PROVIDED RECORDS:
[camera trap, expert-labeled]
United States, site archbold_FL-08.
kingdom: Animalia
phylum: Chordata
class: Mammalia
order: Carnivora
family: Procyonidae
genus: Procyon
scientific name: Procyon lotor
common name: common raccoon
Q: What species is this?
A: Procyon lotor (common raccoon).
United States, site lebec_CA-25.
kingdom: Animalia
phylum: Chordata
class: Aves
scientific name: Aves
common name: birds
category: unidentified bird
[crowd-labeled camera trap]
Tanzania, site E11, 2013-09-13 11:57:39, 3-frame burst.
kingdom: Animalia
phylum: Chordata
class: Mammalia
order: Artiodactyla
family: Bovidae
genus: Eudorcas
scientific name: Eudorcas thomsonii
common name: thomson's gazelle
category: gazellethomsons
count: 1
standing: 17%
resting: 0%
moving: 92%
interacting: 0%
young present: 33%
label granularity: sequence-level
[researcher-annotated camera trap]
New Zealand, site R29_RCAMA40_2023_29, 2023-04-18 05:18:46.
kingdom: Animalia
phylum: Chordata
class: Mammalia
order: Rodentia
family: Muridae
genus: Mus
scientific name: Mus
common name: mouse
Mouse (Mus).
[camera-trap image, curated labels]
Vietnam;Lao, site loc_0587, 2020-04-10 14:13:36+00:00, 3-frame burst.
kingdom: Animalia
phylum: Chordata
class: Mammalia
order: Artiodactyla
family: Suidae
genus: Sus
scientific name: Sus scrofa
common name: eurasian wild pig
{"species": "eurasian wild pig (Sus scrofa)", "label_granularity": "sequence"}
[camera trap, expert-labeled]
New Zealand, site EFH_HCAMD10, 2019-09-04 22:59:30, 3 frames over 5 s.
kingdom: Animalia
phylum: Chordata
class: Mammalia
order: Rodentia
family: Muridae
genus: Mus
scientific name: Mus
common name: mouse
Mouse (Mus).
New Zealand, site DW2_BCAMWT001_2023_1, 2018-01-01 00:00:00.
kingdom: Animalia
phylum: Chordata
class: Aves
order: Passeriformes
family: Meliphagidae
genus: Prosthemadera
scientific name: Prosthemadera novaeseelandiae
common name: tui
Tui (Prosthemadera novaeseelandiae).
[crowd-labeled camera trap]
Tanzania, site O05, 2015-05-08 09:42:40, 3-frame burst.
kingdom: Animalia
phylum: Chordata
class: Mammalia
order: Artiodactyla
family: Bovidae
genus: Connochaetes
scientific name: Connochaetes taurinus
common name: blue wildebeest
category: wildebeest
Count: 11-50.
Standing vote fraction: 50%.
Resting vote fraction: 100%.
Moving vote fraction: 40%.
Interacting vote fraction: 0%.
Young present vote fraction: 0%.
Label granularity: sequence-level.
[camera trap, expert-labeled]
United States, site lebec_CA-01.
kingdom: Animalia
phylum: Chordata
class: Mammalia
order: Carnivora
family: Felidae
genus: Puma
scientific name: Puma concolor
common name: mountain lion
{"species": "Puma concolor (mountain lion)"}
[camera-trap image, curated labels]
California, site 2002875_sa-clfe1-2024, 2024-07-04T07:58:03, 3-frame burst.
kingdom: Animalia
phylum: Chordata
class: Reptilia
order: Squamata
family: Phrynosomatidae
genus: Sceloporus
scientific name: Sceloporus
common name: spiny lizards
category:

WHAT YOU NEED TO DO:
Copy out every line of the material above that contains the string "Tanzania".

RESPONSE TO THE TASK:
Tanzania, site E11, 2013-09-13 11:57:39, 3-frame burst.
Tanzania, site O05, 2015-05-08 09:42:40, 3-frame burst.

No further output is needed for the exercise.